Nonparametric Regression in Dirichlet Spaces: A Random Obstacle Approach
Prem Talwai, David Simchi-Levi
TL;DR
The paper addresses nonparametric regression on general metric measure Dirichlet spaces, where pointwise evaluation is ill-posed due to the subcritical nature of Dirichlet spaces. It introduces random obstacle renormalization, replacing point evaluations by capacitary means derived from equilibrium potentials and truncated Green functions, which yields a well-posed, representer-theorem–compatible objective. The authors prove that the resulting renormalized ridge estimator achieves rate-optimal, out-of-sample convergence in this broad setting, with adaptive rates governed by geometric and analytic properties through the Dirichlet form. Their approach is measure-agnostic, applies to manifolds and fractals, and advances the theoretical understanding of learning in non-Donsker spaces by linking capacity, Poincaré inequalities, and exit-time bounds to statistical risk. The work also contrasts with ERM on renormalized Dirichlet balls, highlighting a gap in rates that motivates further exploration of curvature and functional-analytic assumptions to close the gap.
Abstract
In this paper, we consider nonparametric estimation over general Dirichlet metric measure spaces. Unlike the more commonly studied reproducing kernel Hilbert space, whose elements may be defined pointwise, a Dirichlet space typically only contain equivalence classes, i.e. its elements are only unique almost everywhere. This lack of pointwise definition presents significant challenges in the context of nonparametric estimation, for example the classical ridge regression problem is ill-posed. In this paper, we develop a new technique for renormalizing the ridge loss by replacing pointwise evaluations with certain \textit{local means} around the boundaries of obstacles centered at each data point.

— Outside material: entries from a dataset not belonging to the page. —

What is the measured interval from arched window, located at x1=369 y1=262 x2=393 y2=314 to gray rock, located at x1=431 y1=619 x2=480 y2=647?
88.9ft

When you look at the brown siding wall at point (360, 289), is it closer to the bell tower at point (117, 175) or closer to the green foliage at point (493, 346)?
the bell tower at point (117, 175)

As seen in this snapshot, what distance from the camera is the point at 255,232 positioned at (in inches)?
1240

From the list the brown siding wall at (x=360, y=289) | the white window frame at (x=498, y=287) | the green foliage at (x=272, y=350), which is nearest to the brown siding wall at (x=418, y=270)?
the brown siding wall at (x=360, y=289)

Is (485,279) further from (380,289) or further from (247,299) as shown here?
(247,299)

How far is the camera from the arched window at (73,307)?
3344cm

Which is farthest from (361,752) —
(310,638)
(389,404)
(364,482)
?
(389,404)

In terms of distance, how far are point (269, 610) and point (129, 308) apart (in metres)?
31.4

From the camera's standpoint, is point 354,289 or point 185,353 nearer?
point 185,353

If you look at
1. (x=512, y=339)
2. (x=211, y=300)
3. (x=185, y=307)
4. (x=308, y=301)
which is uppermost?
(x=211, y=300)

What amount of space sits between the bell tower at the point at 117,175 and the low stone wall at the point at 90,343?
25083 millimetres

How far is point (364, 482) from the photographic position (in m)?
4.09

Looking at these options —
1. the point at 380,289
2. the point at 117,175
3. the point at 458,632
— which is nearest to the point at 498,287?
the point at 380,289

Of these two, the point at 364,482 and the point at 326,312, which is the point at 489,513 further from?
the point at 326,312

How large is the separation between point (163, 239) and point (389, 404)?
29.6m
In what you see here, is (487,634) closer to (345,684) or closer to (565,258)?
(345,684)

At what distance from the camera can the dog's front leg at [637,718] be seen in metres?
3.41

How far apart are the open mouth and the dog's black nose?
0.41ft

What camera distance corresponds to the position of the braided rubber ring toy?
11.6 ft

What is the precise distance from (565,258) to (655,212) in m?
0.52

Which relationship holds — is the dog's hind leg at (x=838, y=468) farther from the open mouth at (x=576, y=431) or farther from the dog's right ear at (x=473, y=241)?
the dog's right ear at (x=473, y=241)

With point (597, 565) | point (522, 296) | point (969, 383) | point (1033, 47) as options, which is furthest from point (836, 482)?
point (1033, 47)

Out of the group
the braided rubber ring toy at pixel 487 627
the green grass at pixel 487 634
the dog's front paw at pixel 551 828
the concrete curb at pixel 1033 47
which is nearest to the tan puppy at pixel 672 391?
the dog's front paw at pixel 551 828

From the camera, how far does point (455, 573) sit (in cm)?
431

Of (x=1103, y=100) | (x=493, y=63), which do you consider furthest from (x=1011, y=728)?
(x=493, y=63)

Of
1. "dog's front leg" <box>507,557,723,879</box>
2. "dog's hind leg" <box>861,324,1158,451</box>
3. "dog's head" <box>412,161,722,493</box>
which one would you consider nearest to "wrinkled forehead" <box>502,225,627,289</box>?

The resulting renormalized empirical risk functional is well-posed and even admits a representer theorem in terms of certain equilibrium potentials, which are truncated versions of the associated Green function, cut-off at a data-driven threshold. We demonstrate that the renormalized ridge estimator is rate-optimal, and derive an adaptive upper bound on its convergence rate that highlights the interplay between the analytic, geometric, and probabilistic properties of the Dirichlet form. Our framework notably does not require the smoothness of the underlying space, and is applicable to both manifold and fractal settings. To the best of our knowledge, this is the first paper to obtain optimal, out-of-sample convergence guarantees in the framework of general metric measure Dirichlet spaces.